Viertens: Die Konzentration von Talent, Kapital und Infrastruktur in wenigen geografischen Clustern, die Netzwerkeffekte erzeugen. Boston, San Francisco, Seattle – nicht durch regionale Strukturpolitik geschaffen, sondern durch die – mehr oder weniger – spontane Agglomeration von Universitäten, Unternehmen und Investoren[1]vgl. dazu: Regional Advantage . Europas Versuch, vergleichbare Cluster durch staatliche Planung zu schaffen, scheitert an der Logik spontaner Ordnung.

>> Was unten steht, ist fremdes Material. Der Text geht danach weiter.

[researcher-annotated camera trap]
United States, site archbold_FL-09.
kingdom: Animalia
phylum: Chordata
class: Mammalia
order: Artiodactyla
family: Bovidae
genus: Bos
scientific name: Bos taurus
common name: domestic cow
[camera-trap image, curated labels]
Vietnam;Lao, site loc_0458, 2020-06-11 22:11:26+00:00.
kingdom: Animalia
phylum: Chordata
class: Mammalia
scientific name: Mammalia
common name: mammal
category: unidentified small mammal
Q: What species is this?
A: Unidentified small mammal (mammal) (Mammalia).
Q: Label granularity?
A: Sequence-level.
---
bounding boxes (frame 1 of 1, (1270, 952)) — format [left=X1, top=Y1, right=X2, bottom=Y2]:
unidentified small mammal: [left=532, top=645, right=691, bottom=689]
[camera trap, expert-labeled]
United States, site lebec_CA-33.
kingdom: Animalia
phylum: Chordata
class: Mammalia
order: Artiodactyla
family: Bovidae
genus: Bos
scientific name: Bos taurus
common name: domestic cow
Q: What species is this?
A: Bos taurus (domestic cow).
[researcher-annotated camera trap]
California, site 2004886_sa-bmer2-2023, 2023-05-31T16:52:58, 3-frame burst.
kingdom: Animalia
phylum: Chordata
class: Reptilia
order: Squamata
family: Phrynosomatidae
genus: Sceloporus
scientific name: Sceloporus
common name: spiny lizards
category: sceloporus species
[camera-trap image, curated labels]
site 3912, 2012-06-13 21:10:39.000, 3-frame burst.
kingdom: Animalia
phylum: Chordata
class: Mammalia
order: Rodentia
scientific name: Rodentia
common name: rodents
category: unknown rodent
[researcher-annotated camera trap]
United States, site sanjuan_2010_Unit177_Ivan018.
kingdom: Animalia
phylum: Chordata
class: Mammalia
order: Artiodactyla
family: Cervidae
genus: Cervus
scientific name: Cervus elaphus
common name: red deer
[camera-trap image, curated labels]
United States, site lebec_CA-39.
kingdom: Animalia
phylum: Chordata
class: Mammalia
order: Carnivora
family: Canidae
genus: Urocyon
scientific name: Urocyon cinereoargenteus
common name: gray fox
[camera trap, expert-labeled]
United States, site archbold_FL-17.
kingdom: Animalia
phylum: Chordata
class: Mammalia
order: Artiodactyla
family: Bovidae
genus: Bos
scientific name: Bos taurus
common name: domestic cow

Die Genealogie der Fehldiagnose
Die Fixierung auf Open Source ist die neueste Iteration eines wiederkehrenden Musters: Europa identifiziert technologische Artefakte als Ursache amerikanischer Dominanz und versucht, diese Artefakte zu replizieren. In den 2000er Jahren war es die Suchtechnologie – daraus entstand Quaero, ein deutsch-französisches Projekt, das in Bedeutungslosigkeit versank. In den 2010er Jahren waren es Cloud-Infrastrukturen – daraus entstand Gaia-X, ein Konsortium, das nie über Absichtserklärungen hinauskam. Nun ist es Open Source.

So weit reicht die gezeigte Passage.